Eine Erfolgsgeschichte aus dem öffentlichen Raum

von Magdalena Augustin

As long as there are still spaces that can be appropriated by those who offer new and different ideas and rationalizations, there is a chance that political business-as-usual will be interrupted and things might actually change – even if this chance is not realised every day. In this sense, urban public spaces are needed more urgently than ever in our post-political times(Huning, 2016: 255).”

Vom öffentlichen Raum im Kontext der Demokratie

Im Mai 2020 hat die Ermordung des Afroamerikaners George Floyd durch rassistisch motivierte Polizeigewalt in den USA, die Welt erschüttert. Als Antwort auf die Gewalttaten gegenüber Floyd sowie vielen anderen People of Color durch die Polizei wurden, im Zuge der „Black Lives Matter“ Bewegung, öffentliche Räume auf der ganzen Welt zum Ort des politischen Widerstands. So auch der Platz der Menschenrechte, der Getreidemarkt und der Karlsplatz in Wien. Die global vernetzte Stadt wurde dabei zu einem strategischen Ort(vgl. Godehardt 2017: 5). Die Ereignisse verdeutlichten einmal mehr die enorme Relevanz des öffentlichen Raums als Ort der demokratischen Meinungsäußerung. Öffentliche Protesträume stellen einen wesentlicher Bestandteil jeder demokratischen Stadt dar. 

Und so kam es zum Anliegen der Bachelorarbeit...
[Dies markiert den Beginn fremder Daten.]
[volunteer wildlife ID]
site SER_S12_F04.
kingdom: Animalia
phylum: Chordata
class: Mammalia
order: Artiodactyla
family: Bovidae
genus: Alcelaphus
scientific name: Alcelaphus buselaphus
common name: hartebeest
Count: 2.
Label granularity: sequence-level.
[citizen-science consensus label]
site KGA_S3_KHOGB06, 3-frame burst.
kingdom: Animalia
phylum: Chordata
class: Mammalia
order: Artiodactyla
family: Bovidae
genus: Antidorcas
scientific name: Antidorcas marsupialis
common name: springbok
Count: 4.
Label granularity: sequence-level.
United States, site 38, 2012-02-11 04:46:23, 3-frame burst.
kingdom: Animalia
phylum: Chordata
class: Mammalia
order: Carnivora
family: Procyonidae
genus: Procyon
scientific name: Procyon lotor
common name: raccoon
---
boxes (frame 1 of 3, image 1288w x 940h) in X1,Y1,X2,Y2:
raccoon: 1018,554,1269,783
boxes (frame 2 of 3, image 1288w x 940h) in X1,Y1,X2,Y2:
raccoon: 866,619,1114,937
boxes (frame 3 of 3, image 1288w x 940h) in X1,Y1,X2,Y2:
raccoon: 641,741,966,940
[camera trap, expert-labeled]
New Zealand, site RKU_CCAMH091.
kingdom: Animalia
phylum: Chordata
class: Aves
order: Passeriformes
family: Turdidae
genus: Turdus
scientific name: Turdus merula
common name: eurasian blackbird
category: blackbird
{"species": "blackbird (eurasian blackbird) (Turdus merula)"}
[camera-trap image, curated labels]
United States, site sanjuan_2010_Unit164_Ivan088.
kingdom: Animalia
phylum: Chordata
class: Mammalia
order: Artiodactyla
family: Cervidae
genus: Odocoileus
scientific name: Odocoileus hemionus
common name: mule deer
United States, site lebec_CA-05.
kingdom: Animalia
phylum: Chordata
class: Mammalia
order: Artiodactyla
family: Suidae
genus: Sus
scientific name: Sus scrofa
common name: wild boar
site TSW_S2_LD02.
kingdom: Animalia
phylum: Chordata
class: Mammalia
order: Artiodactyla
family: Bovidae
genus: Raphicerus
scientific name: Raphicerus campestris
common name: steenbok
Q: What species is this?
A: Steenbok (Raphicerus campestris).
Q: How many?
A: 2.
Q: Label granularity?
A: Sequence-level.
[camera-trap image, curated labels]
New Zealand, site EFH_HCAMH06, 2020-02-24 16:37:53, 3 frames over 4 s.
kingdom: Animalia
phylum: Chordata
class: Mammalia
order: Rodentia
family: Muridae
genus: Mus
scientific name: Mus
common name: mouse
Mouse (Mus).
Trotz der hohen gesellschaftspolitischen Wichtigkeit sind die Protesträume Wiens eine räumliche Erfolgsgeschichte, welcher im Planungsdiskurs wenig Aufmerksamkeit zukommt. Daher wurde es mir im Zuge meiner Bachelorarbeit zum Anliegen, einerseits ein Verständnis für die Entstehung von urbanen Räumen des Protests zu entwickeln. Andererseits die Rolle der Raumplanung im Kontext von Demokratie und öffentlichem Raum zu erarbeiten. 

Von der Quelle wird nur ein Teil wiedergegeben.